1969 yılında Kırşehir'de doğan Ferhat
Sarıkaya Marmara Üniversitesi Hukuk Fakültesi'ni bitirdi.
Abdurrahman ve Akile Sarıkaya çiftinin altı çocuğundan beşincisi olarak Kırşehir'deki Pekmezci köyünde dünyaya geldi. Yoksul bir aileden gelen Sarıkaya, demircilik mesleği ile uğraşan ağabeyinin yardımlarıyla ortaokula Kayseri'nin
Pınarbaşı İlçesi'nde, liseyi Pazarören'deki Mimar
Sinan Anadolu Öğretmen Lisesi'nde tamamladı. Lise eğitimini bitirdikten sonra
Marmara Üniversitesi Hukuk Fakültesi'ni kazandı.
Savcılık kariyeri
1992 yılında
mezun olan Sarıkaya, hakim ve savcı stajını müteakiben hakim ve
savcılık mesleğine
Bitlis iline bağlı Mutki ilçesine
Cumhuriyet savcısı olarak atanması ile adım attı. Ardından
Aksaray iline bağlı Güzelyurt Cumhuriyet savcısı,
Zonguldak iline bağlı
Çaycuma Cumhuriyet savcısı, en son Van
Cumhuriyet Savcısı olarak görev yapmıştır.
Van
Yüzüncü Yıl Üniversitesi Rektörü Prof. Dr.

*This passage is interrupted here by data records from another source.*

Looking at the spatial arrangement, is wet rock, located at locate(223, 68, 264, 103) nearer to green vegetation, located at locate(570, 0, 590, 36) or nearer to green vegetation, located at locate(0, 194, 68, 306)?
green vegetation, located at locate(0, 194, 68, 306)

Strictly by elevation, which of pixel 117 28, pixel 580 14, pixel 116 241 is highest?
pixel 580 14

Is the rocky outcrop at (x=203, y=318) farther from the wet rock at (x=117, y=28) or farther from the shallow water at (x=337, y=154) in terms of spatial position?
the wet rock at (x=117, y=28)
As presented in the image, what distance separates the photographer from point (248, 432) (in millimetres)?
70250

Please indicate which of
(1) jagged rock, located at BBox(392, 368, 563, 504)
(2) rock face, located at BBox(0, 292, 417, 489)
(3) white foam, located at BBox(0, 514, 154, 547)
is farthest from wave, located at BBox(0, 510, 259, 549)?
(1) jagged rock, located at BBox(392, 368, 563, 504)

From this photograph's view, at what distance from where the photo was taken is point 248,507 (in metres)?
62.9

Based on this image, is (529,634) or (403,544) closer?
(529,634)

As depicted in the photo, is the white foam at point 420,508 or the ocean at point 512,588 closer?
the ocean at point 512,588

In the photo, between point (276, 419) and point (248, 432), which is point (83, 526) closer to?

Yücel Aşkın hakkında önce "tarihî eser kaçakçılığı" ardından da "çete kurmak" suçuyla bir
iddianame hazırlamıştır. Aynı
soruşturma da Üniversitenin genel sekreter yardımcısı Enver Arpalı da gözaltına alınmış ve beş aya yakın bir zaman gözaltında tutulduğu halde iddianamenin hazırlanması bitmediği için yargılanamamıştır. Sonunda Enver Arpalı hapisteyken
intihar etmiştir. Prof.Dr.Yücel Aşkın ise davanın ilk duruşmasında
beraat etmiştir.
2005
Şemdinli Olayları ile ilgili soruşturmayı da yürüten Cumhuriyet Savcısı
Ferhat Sarıkaya hazırladığı iddianamede; KKK
Orgeneral Yaşar Büyükanıt, Van Asayiş
Kolordu Komutanı Korgeneral Selahattin Uğurlu ile
Hakkari Dağ ve Komando Tuğay Komutanı
Tuğgeneral Erdal Öztürk haklarında "Büyükanıt'ın
Diyarbakır 7. Kolordu Komutanı olduğu dönemde suç işlemek için çete kurduğu iddialarını ortaya atmıştır.
Meslekten men edilmesi
Mesleki yeterlilikten uzak olduğu gerekçesi teklifi ile
Hakimler ve Savcılar Yüksek Kurulunun 20
Nisan 2006 günü almış olduğu kararla meslekten tardedilmiştir. Kurulun 5
hukukçu üyesi
ihraç yönünde oy kullanırken tek karşı oy müsteşar Fahri Kasırga'dan geldi. Aynı zamanda TC sınırları içinde avukatlık dahi yapması yasaklanmıştır. (
Adalet Bakanı Cemil Çiçek toplantıya katılmamıştır.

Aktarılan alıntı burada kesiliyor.